Friday, June 29, 2007

YOUR BABY CAN READ ?

Children aged two and below can learn to read – well before they learn the alphabet – says an infant researcher.

Can an 18-month old baby read? Not just make unintelligible sounds but pronounce words as correctly as their developing speech would allow?

Yes, it is confirmed by an infant researcher. Base on his research, a toddler is able to point out the different parts of her body when a card with words like “nose,” “foot” and “head” are held up in front of her. In another, a child of three reads a storybook and even creates different voices for the various characters in the story.

The first two years of a child’s life are the most crucial as tens of thousands of synapses in the brain are forming. About 75% of the mass of the brain is formed by age two. That’s why it’s highly recommended in the first two years that parents spend as much time as possible talking, interacting and playing with their babies. No matter how busy the parents are, their baby will only have this rapid brain development period one time in her or his life.

He carried out research with literally hundreds of babies and came up with his own system of teaching language to toddlers, called the Multi-Sensory Reading Approach. The series of books and videos are interactive and designed to be fun for the children. The books focus on the word first, then the picture. Each page contains an action or question for the child. As soon as the child has developed visual tracking and can follow a moving object, she will be able to use the video and books, as the videos teach them to read a word from left to right.

Research has shown that learning to read early in a child’s life can help to accelerate learning later in life and in other areas. And this method pretty much dispels the notion that children have to learn the alphabet first before learning how to read. Most parents will spend a year or a year-and-a-half teaching the toddlers the names of the letters. From the baby’s perspective, think about how abstract that is. If you’re a typical two-year-old and you don’t know how to read a single word, and people are pointing out ‘D-O-G.’ You don’t even know what the letters are used for.

Usually, the children sing the ABC song and just point at the letters, hoping you haven’t moved the letters around. They don’t really know letters that well. But if they know how to read, they will not think of these as abstract things. They will think of them more like objects, as if you were pointing out a doorknob or something. They will know what a doorknob is after hearing it once or twice.

If children are taught words first, then they would already be familiar with letters and would be curious to know that each letter has a “name”. Parents need to spend as much time interacting with their children as possible. They should talk to their children from the moment they wake up until they go to sleep, and they should use simple, descriptive language in a soothing manner. Most importantly, they must see things from a baby’s perspective; something that is “little” to an adult may be “huge” to a toddler.

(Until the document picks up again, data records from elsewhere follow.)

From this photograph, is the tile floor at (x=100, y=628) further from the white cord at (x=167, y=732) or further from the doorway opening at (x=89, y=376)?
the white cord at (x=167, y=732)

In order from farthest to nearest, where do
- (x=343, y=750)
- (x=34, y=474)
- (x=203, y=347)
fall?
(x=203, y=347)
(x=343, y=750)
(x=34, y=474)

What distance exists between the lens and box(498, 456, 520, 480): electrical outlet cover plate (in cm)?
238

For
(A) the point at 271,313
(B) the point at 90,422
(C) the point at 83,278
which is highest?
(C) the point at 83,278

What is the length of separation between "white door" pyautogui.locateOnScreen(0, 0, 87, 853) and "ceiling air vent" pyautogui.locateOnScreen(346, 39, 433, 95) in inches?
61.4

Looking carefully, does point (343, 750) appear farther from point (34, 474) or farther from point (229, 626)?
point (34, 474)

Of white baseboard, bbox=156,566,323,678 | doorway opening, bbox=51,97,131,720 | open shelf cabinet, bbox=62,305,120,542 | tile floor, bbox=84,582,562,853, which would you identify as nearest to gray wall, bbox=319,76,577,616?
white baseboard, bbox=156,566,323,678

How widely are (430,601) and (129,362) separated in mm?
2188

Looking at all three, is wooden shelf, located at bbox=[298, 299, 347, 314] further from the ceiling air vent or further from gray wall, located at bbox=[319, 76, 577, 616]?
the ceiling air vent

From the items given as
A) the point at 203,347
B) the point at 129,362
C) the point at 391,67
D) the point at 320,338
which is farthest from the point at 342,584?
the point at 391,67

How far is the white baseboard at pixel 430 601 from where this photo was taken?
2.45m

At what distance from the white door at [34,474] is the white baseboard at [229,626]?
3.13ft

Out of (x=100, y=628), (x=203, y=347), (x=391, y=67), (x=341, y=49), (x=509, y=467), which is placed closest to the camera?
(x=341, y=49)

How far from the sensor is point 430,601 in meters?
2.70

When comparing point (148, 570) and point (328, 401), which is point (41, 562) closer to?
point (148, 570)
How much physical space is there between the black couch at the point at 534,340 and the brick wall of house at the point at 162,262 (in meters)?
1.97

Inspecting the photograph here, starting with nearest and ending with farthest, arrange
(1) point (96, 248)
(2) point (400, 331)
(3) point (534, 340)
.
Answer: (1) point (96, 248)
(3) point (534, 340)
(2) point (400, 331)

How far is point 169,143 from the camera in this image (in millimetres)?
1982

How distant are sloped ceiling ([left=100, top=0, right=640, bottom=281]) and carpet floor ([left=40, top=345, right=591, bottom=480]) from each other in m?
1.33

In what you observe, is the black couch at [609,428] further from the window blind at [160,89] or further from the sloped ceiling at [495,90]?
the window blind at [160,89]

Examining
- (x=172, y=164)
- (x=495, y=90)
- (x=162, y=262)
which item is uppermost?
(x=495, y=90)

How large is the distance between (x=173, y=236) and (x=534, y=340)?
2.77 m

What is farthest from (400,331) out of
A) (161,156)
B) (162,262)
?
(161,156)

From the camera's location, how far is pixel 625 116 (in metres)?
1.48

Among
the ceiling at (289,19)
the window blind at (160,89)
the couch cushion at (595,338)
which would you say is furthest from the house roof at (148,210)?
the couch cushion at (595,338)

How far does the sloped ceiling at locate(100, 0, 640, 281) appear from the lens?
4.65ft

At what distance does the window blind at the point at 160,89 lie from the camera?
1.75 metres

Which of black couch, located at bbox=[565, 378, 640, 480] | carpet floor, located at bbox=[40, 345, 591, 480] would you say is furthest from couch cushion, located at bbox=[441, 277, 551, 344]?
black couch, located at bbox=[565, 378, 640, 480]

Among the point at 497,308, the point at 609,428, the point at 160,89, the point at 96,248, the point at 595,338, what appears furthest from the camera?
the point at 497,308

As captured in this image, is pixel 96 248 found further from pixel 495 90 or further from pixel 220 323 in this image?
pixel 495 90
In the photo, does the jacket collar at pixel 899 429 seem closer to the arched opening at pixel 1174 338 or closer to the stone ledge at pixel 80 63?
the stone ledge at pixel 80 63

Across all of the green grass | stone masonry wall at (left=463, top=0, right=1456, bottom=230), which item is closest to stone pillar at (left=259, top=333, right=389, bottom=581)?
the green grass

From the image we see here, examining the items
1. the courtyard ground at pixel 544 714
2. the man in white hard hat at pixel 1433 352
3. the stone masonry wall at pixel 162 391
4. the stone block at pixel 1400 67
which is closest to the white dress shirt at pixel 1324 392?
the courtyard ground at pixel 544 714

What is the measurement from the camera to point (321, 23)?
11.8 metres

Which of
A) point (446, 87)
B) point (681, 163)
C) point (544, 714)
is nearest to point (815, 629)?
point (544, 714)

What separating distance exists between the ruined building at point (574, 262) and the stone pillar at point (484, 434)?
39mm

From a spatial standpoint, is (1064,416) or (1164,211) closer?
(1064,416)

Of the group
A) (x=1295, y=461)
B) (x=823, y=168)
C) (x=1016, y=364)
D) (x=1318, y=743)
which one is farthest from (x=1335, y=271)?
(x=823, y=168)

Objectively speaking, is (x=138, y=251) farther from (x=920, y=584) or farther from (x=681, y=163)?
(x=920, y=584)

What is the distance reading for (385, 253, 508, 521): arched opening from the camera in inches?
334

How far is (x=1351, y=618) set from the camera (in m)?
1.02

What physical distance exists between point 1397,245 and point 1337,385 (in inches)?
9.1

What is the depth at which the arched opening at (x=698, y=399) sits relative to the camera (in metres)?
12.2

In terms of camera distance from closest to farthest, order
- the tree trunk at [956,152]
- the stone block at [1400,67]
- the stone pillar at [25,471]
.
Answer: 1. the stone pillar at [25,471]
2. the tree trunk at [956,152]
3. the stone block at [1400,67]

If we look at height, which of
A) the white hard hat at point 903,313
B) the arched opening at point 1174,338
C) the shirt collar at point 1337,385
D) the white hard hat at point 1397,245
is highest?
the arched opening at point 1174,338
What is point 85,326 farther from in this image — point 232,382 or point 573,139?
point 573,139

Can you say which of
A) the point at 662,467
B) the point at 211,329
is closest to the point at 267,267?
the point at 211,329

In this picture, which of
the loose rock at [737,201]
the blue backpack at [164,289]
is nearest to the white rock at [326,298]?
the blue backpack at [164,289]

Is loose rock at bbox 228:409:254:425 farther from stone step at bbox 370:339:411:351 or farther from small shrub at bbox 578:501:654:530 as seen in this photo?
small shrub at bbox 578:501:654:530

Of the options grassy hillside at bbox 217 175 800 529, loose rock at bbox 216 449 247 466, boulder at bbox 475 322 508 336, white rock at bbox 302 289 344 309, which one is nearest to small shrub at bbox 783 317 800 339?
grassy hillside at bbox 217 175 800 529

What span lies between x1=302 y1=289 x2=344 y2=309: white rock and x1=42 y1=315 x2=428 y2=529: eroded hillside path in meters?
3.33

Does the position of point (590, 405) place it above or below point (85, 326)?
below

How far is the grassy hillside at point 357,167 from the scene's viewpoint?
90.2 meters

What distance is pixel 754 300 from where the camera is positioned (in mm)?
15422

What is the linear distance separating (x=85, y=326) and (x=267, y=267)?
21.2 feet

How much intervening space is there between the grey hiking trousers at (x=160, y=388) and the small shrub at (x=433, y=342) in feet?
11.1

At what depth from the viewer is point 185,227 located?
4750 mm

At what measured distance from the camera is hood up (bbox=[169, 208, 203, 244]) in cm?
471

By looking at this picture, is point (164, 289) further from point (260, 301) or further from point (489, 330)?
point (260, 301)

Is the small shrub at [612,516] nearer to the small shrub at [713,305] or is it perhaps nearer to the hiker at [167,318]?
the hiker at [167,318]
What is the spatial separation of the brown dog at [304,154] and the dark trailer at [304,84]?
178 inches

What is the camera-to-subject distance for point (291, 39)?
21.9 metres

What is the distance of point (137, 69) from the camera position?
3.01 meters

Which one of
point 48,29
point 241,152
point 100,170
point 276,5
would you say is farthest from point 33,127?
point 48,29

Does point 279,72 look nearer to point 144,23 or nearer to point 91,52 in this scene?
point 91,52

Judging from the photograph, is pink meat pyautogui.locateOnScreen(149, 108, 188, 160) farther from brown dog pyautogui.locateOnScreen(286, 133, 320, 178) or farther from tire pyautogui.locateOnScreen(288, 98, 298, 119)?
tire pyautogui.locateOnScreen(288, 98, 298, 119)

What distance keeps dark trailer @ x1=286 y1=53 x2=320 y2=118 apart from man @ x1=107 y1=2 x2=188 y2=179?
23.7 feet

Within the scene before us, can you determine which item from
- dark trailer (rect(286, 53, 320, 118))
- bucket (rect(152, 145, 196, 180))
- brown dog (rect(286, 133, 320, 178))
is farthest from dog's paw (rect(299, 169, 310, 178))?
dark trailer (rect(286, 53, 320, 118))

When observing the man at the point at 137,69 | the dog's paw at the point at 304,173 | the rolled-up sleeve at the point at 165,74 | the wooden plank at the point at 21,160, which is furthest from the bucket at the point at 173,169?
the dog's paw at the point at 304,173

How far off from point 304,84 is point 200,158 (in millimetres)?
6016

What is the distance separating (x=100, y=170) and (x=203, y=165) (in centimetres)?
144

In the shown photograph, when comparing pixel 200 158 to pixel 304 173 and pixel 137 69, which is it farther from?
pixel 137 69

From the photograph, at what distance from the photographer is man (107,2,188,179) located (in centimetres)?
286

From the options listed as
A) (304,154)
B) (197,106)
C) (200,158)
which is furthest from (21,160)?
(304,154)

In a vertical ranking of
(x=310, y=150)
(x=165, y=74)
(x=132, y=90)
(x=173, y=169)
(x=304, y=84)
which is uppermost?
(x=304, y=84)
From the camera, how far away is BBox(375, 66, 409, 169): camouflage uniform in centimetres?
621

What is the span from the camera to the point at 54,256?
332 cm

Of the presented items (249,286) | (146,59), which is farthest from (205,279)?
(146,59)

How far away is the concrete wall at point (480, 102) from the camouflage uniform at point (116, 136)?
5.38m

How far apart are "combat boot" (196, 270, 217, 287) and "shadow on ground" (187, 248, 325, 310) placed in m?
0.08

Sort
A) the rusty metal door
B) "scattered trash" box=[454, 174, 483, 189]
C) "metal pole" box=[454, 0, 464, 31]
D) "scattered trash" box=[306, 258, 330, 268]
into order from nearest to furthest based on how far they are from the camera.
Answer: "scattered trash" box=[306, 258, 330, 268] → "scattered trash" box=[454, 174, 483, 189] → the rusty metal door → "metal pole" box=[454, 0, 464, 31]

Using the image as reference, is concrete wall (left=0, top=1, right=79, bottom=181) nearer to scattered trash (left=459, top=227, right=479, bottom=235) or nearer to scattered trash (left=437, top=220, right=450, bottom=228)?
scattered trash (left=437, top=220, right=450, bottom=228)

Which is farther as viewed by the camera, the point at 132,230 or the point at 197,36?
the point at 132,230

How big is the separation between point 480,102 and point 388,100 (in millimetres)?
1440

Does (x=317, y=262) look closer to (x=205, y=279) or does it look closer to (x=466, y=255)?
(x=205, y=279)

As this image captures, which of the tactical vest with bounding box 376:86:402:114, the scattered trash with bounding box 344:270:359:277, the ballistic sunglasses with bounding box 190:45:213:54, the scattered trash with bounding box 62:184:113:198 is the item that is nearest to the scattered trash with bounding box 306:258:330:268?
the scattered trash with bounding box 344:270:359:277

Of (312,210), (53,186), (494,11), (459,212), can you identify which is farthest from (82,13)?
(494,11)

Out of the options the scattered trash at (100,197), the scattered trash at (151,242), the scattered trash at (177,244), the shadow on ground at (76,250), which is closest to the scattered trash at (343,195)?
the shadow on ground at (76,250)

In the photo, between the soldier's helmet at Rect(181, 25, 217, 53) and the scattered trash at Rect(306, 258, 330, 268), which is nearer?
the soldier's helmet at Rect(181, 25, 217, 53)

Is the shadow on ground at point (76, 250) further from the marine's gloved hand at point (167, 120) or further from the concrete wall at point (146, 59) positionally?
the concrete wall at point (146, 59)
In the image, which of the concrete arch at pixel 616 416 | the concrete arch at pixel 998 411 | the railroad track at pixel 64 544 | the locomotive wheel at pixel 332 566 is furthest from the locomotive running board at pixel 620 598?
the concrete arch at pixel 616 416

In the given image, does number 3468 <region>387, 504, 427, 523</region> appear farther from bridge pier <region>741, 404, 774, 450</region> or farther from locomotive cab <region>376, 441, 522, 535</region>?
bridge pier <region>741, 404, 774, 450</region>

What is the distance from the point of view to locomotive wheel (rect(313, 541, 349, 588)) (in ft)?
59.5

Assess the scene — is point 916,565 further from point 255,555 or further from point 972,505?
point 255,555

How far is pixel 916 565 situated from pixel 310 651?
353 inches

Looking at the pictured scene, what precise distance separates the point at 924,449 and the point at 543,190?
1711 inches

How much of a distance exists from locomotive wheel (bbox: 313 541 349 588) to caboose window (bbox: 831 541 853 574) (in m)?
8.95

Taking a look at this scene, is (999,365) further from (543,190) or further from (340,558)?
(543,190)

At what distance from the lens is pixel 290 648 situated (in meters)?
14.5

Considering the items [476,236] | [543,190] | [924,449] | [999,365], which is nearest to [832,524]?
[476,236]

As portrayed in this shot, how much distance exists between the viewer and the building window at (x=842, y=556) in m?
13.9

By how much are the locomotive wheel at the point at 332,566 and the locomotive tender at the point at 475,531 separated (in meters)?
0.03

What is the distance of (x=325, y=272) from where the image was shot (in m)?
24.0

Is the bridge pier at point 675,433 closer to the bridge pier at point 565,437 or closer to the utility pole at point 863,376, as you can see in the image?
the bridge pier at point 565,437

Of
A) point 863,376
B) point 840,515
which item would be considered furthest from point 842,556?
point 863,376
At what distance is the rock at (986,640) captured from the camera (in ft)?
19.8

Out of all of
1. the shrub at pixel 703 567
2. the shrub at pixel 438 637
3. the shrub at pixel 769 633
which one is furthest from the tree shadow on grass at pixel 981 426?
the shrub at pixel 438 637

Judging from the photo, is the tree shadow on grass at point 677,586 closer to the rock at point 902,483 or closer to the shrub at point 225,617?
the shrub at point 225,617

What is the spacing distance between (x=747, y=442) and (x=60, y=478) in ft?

Repeat the words as many times as possible. After the baby has learned 50 words, they will be able to learn new words after hearing them once or twice. You need to be careful of the words you use because baby can remember what you say! It is also important for parents to listen to their babies, and show their appreciation when a baby makes language-related sounds, as this will help a child to make new sounds. There tends to be a delay of six months from when the baby understands the language to when the baby can say the words.

As far as learning disabilities and reading disorders go, some people have claimed that the multi-sensory approach can even prevent those kinds of problems. For dyslexia, the most common reading disorder, a lot of the children do not look at words from left to right. This can help prevent that problem, because they’re being taught, as babies, to look at words from left to right.

If you look at how babies learn all other aspects of language, then it will start to make more sense. Babies can learn second languages easier than six-year-olds. Babies learn any aspect of language very naturally and easily, and the longer you wait, the harder it will be to learn at high levels.